* TEKS HASIL EKSTRAKSI:
↓

Mutu pendidikan adalah salah satu indicator kemajuan bangsa. Melihat pendidikan di Indonesia sama halnya menonton pertandingan ulang sebuah pertandingan sepakbola, yang proses dan hasilnya sudah dapat ditebak dengan margin error yang tidak terlalu jauh. Hal seperti ini menimbulkan pertanyaan besar dalam benak sebagian orang yang masih peduli pada pendidikan di negeri ini. apa sebenarnya arah dan tujuan dari pola pendidikan yang telah berlangsung selama ini. Bagi sebagian orang hal ini malah diperparah dengan menjadikan pendidikan sebagai salah satu lahan mencari keuntungan sebanyak-banyaknya. Komersialisasi pendidikan, istilah yang selama ini digaungkan oleh aktivis pendidikan yang tidak sepakat dengan segala kebijakan pemerintah yang kadang tidak bijak seperti UU BHP, yang paling sering menjadi bahan pembicaraan yang erat kaitannya dengan komersialisasi pendidikan. dan masih banyak lagi polemic yang berkaitan dengan pendidikan di negeri ini.

↑

* TUGAS YANG DIKERJAKAN:
**1)** Tuliskan kata pertama dari setiap kalimat dalam teks tentang mutu pendidikan, sesuai urutan kemunculannya.
**2)** Lanjutkan teks tentang mutu pendidikan di Indonesia, dimulai setelah kalimat terakhirnya.

* ISI DATASET:

↓

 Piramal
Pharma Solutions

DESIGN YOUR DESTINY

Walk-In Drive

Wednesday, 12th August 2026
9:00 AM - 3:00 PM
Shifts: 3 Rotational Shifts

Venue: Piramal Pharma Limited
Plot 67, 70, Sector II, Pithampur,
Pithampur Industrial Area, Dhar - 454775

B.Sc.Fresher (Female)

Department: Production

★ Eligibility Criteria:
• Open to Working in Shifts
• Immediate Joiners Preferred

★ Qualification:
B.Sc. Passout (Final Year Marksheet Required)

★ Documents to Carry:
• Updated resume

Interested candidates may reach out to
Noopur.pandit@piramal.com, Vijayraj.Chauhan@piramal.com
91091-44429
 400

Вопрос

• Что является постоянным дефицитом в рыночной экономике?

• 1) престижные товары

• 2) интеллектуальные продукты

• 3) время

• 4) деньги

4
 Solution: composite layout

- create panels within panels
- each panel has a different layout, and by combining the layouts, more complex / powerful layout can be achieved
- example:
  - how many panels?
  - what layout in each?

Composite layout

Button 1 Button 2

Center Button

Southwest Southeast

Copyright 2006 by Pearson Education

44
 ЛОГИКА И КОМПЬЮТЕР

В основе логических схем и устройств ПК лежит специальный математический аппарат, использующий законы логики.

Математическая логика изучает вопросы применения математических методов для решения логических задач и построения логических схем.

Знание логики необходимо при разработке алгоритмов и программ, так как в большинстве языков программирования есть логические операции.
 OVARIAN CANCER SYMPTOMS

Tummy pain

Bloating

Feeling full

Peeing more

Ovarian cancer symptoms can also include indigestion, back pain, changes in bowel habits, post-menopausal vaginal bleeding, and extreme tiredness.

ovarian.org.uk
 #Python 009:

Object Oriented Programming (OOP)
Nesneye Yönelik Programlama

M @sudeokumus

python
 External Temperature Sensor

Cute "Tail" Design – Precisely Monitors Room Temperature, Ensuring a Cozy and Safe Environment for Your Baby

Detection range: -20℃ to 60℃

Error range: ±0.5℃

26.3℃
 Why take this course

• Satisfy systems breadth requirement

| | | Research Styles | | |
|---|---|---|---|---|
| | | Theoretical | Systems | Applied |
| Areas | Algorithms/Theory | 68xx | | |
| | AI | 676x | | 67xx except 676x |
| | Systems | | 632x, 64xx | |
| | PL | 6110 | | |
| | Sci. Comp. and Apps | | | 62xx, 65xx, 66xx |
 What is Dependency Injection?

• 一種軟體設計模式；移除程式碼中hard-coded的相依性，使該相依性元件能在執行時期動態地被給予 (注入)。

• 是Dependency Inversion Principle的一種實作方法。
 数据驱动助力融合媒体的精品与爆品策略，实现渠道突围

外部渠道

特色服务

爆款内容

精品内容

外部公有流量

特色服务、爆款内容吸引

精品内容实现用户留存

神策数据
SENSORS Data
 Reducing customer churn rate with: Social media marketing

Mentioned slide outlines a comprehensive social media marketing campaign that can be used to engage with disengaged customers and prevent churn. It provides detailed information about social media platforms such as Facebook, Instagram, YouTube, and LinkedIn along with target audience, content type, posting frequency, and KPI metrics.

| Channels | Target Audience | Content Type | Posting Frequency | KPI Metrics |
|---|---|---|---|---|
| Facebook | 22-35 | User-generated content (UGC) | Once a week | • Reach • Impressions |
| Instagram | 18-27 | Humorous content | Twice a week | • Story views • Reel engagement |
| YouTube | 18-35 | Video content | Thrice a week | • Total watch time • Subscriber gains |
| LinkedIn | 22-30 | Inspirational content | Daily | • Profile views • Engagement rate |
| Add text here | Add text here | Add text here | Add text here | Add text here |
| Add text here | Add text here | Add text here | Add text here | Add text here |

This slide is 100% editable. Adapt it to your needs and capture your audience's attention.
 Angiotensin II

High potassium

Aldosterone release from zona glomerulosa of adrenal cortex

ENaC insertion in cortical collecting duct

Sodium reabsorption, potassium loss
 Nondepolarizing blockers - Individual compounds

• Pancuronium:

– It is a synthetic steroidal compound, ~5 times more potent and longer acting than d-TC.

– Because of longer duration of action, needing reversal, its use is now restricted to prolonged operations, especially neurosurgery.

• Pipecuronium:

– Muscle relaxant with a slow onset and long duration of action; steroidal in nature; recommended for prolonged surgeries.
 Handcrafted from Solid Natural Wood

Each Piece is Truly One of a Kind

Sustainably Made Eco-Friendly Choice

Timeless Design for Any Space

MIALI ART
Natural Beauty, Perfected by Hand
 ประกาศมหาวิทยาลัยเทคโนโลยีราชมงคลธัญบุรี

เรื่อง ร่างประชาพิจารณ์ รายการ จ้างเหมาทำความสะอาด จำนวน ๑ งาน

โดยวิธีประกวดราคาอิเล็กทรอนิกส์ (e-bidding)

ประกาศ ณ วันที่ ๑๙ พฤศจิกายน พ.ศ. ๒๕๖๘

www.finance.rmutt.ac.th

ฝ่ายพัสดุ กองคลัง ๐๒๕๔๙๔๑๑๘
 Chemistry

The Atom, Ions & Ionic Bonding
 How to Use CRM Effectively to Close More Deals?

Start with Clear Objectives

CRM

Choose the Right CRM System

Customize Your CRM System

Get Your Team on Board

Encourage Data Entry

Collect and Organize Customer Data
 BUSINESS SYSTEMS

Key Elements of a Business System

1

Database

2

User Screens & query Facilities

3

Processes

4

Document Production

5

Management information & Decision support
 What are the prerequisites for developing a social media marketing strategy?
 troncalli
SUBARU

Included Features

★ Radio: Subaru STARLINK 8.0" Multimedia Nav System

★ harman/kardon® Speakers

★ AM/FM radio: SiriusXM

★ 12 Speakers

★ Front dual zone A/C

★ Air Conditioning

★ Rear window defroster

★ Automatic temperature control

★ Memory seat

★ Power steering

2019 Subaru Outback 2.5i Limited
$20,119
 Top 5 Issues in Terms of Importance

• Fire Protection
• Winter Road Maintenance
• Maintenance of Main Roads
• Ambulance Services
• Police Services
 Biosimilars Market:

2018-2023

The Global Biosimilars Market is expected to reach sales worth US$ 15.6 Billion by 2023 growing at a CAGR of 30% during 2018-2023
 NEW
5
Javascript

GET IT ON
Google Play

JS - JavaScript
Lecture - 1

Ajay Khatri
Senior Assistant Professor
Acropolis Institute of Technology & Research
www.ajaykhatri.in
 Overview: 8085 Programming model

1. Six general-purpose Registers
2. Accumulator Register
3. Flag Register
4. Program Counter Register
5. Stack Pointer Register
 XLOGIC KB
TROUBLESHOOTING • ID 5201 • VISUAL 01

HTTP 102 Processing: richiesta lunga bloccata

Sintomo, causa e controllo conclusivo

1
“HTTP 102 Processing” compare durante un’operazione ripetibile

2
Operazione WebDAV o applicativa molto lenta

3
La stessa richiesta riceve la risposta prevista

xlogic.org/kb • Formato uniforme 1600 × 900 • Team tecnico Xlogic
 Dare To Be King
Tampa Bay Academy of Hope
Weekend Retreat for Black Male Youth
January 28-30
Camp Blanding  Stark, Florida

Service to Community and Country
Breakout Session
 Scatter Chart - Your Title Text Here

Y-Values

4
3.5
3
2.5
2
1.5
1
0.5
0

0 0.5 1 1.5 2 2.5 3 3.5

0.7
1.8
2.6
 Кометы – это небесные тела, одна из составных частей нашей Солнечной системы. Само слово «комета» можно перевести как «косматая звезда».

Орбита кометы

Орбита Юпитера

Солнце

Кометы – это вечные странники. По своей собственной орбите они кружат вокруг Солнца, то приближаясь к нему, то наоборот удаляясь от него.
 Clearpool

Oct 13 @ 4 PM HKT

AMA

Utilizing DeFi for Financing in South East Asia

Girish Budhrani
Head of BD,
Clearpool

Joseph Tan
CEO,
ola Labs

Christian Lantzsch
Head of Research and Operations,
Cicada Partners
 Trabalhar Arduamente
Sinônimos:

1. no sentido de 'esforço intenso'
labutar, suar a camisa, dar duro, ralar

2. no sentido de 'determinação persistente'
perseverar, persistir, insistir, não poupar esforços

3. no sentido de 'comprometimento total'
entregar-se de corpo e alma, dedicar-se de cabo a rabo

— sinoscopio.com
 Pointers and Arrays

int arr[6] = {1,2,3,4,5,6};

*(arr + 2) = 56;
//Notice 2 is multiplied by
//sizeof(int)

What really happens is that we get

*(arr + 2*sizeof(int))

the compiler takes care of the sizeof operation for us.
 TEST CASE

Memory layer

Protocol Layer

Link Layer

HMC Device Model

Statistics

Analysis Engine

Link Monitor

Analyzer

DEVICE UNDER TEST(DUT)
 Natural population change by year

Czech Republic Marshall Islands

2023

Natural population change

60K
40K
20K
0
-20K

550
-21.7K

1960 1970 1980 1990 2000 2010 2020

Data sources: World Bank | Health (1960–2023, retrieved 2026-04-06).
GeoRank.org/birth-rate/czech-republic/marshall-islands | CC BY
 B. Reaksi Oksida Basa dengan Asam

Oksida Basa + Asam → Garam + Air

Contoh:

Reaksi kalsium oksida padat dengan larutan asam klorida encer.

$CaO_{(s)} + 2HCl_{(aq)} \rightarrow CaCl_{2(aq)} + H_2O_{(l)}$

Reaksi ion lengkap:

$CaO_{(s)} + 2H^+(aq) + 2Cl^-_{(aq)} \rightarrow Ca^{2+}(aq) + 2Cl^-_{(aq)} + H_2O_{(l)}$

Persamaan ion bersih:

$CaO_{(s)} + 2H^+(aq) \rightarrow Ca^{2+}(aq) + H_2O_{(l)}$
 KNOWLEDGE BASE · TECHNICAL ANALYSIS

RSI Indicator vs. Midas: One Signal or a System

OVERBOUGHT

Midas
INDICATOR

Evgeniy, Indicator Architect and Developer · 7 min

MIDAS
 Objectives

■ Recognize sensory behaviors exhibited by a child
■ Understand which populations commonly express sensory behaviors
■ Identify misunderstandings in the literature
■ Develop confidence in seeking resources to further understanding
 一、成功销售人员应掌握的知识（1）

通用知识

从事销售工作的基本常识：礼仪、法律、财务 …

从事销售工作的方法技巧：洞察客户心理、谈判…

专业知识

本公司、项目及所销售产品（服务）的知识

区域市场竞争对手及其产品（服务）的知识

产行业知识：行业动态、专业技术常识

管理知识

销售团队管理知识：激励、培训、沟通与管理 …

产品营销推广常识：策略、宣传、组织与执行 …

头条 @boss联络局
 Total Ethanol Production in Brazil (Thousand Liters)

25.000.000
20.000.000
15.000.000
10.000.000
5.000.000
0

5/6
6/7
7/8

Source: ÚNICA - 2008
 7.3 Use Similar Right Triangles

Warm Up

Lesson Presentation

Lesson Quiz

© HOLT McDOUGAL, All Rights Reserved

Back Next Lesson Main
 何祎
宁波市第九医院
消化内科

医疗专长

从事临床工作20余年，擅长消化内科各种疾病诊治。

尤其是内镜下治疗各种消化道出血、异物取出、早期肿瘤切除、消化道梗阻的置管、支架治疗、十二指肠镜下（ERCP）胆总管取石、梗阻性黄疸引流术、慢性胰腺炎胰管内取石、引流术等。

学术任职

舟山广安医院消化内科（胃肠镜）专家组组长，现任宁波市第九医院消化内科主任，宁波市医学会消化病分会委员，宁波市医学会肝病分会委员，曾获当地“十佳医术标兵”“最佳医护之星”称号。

↑

* JAWABAN TUGAS:
**1)** Mutu, Melihat, Hal, apa, Bagi, Komersialisasi, dan

**2)**
Salah satu polemic yang sering timbul menjelang kuartal pertama
dalam kalender pendidikan adalah tahap akhir bagi para pelajar ditingkat
Sekolah Dasar, Sekolah Menengah Pertama dan Sekolah Menengah Akhir yaitu Ujian
Nasional. Ujian Nasional atau yang dulunya dikenal dengan nama lain tapi dengan
bentuk yang sama adalah sebuah jenjang final sebagai penentuan lulus atau
tidaknya seorang peserta didik untuk melanjutkan ke jenjang pendidikan
selanjutnya atau hanya sekedar memperoleh ijazah untuk berjuang dalam dunia
kerja. UN meskipun merupakan salah satu terobosan yang ditelurkan oleh
pemerintah, dalam hal ini Departemen Pendidikan, masih merupakan bahan
pembicaraan oleh para pemerhati pendidikan. UN sering diibaratkan sebagai jalan
pintas untuk melihat prestasi belajar peserta didik selama mengikuti pendidikan
di sekolah formal. Tidak ada pengecualian atau pertimbangan saat UN, entah
siswa tersebut selama sekolah adalah anak yang sering memberikan porestasi
secara pribadi maupun membawa nama sekolah, jika tak lulus UN maka tak lulus.
Dalam pelaksanaannya Ujian Nasional mampu menghentikan segala
bentuk ketidakdisiplinan siswa selama bersekolah. mereka yang sebelumnya malas,
dengan ancaman tidak lulus UN akan sertamerta berubah menjadi orang paling
rajin di sekolah. Siswa yang dulunya acak-acakan dan bertindak semaunya, dengan
iming-iming lulus UN mampu menyulap dirinya menjadi sosok siswa yang tidak
punya cacat dalam berpakaian. namun UN tidak selamanya menimbulkan efek-efek
bias baik seperti itu. terkadang UN juga menimbulkan bentuk-bentuk kejahatan
terselubung yang baru. salah satunya adalah mencari jalan pintas untuk lulus
dengan jalan yang dianggap layak untuk situasi seperti itu.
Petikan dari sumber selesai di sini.